Ontario’s international exports, bolstered by metals and minerals, are expected to grow 8% in 2013 and 4% in 2014, according to a new report, Global Export Forecast, by Export Development Canada (EDC), Canada’s export credit agency.

EDC Chief Economist Peter Hall hailed a “timely boost” for a “double-digit surge in metal exports,” for Ontario’s growth at a recent investor meeting. Industrial goods, including minerals, metals and ores represent 34% of Ontario exports, according to EDC statistics. This week’s forecast for Ontario’s mining sector calls for growth of 15% and 2% in 2013 and 2014, respectively. “Ontario mineral producers can expect to ship a lot more volume in 2013, which will help to offset lower base metal prices,” Hall said.

Overall, “metals and mining will be the star performer on Ontario’s export stage this year,” said Hall. Gold production will jump by 20%, although nickel will be “muted.”
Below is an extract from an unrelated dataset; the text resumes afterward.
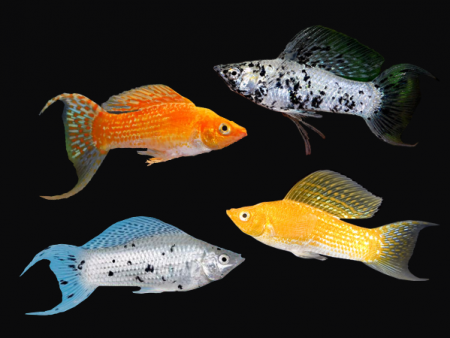 Pairs of Assorted Lyretail Sailfin Mollies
EDC’s semi-annual Global Export Forecast analyzes prevailing global export conditions including sector-specific insights for Canadian exporters seeking to advance their international portfolio while providing risk assessments. As Canada’s export credit agency, EDC helps Canadian exporters and investors expand through information and partnerships with 7,400 Canadian companies and global customers in up to 200 global markets annually.